Exercise text:
Linear Regression With R

Linear model in R language to create predictions using data .

In this project will make a linear model in R language to create predictions using our data .

Getting to Know the Data
Visualizing the Data
Building a Linear Model
Using the Model for Estimations/Predictions

Getting to Know the Data

Before we start working on a linear model, let's see what the data used in this notebook is about.

This data corresponds to **the percentage of the population with access to improved sanitation facilities** and **life expectancy (in years)** in 2014 for 183 countries in the world. It was extracted from [The World Bank](http://data.worldbank.org/) website and pre-processed to eliminate NAs and other issues.

Here, we examine two variables: Access to Sanitation and Life Expectancy.

AccesstoSanitation: Access to improved sanitation facilities refers to the percentage of the population using improved sanitation facilities. Improved sanitation facilities are likely to ensure hygienic separation of human excreta from human contact. They include flush/pour flush (to piped sewer system, septic tank, pit latrine), ventilated improved pit (VIP) latrine, pit latrine with slab, and composting toilet.

Life_Expectancy: Life expectancy at birth indicates the number of years a newborn infant would live if prevailing patterns of mortality at the time of its birth were to stay the same throughout its life.

Importing the Dataset

Run the code cell below to load the data into the dataframe my_data.

my_data <- read.csv("https://ibm.box.com/shared/static/q0gt7rsj6z5p3fld163n70i65id3awz3.csv")

Explore the Data

Let's run the cells below just to see what the dataframe looks like and check its structure.

head(my_data)

Afghanistan	31.8	60.37446
Albania	93.2	77.83046
Algeria	87.4	74.80810
Angola	51.1	52.26688
Argentina	96.1	76.15861
Armenia	89.5	74.67571

str(my_data)

'data.frame':   183 obs. of  3 variables:
 $ Country             : Factor w/ 183 levels "Afghanistan",..: 1 2 3 4 5 6 7 8 9 10 ...
 $ Access_to_Sanitation: num  31.8 93.2 87.4 51.1 96.1 89.5 97.7 100 100 87.9 ...

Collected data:
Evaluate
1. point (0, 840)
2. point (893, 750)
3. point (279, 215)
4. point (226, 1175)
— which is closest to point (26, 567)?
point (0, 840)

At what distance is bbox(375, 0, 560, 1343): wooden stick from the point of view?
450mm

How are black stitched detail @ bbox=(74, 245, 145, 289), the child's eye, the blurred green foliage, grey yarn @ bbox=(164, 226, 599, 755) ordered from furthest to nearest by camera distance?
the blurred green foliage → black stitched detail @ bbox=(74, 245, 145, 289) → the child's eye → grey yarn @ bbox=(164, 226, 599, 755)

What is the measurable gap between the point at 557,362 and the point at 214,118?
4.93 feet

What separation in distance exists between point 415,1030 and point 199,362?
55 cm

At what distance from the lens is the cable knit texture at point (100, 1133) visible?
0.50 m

Things to do:
**a.** According to the linear regression tutorial, from which website was the data extracted?
**b.** List every kind of improved sanitation facility that the linear regression tutorial names.
None of the material is needed here.

Answers to the problems:
**a.** The World Bank website.

**b.**
- Flush/pour flush (to piped sewer system, septic tank, pit latrine)
- Ventilated improved pit (VIP) latrine
- Pit latrine with slab
- Composting toilet